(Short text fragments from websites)
=====

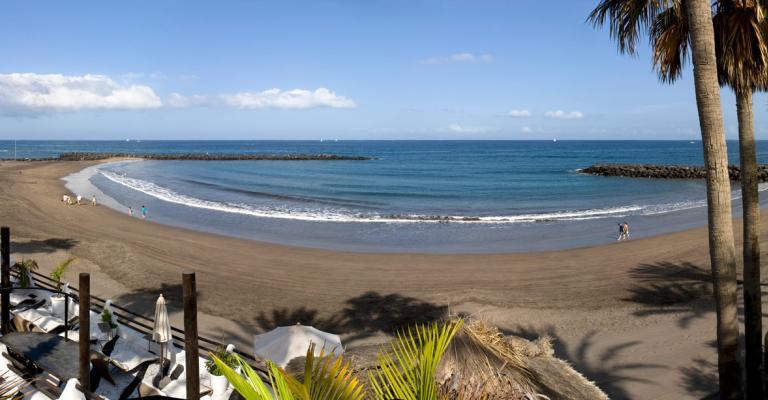 Fotografia de Adeje: Playa de Troya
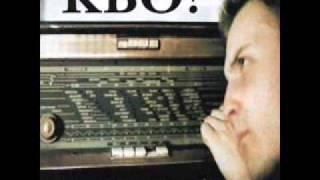 KBO program svog kompjutera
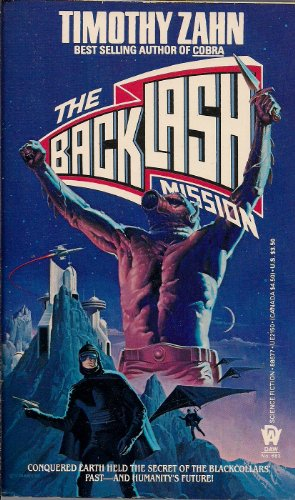 9780886771508: The Backlash Mission (Blackcollar, 2)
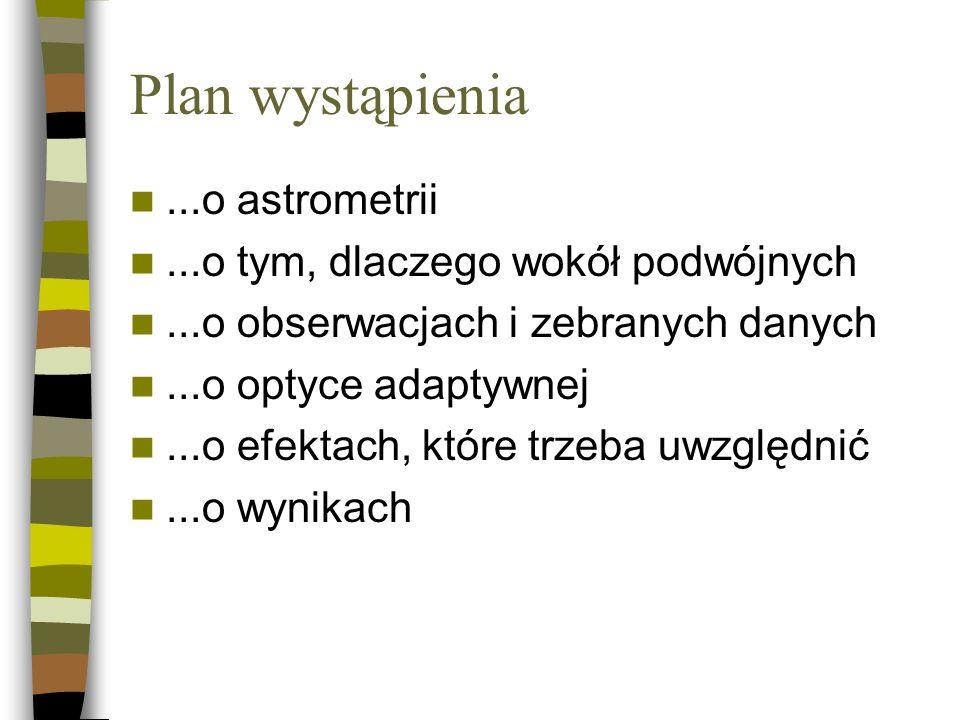 Plan wystąpienia ...o astrometrii ...o tym, dlaczego wokół podwójnych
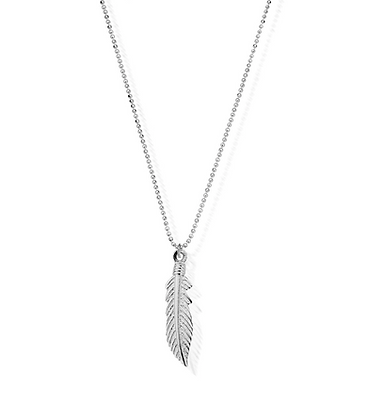 ChloBo Diamond Cut Chain With Feather Pendant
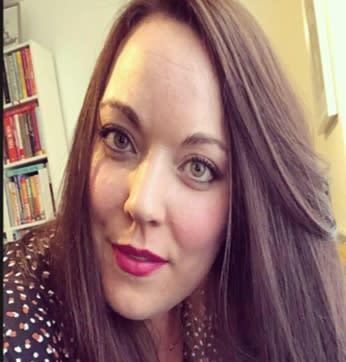 Amy Parsons (Victim)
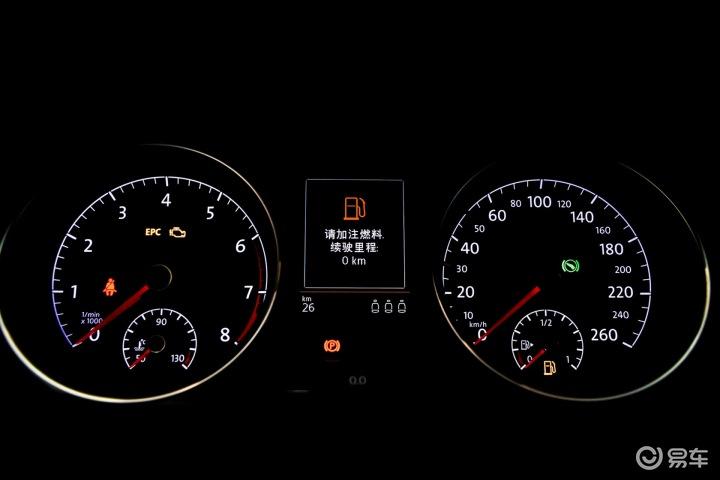 > 大众golf旅行轿车仪表盘背光显示图片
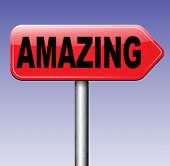 picture of you are awesome  - awesome and amazing with a big wow factor and really mind blowing and fantastic - JPG
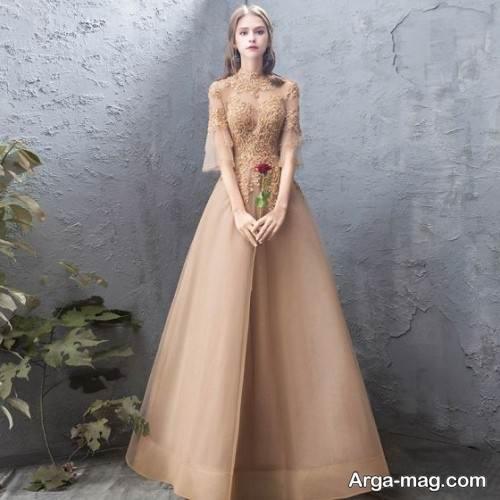 مدل لباس مجلسی دخترانه یقه بسته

=====

▶ _What is being asked_: Output only the lines running from the line with "picture of you" through the last line of the entries above, inclusive, with pictures excluded.

▶ _Solution to this problem_:
 picture of you are awesome  - awesome and amazing with a big wow factor and really mind blowing and fantastic - JPG
 مدل لباس مجلسی دخترانه یقه بسته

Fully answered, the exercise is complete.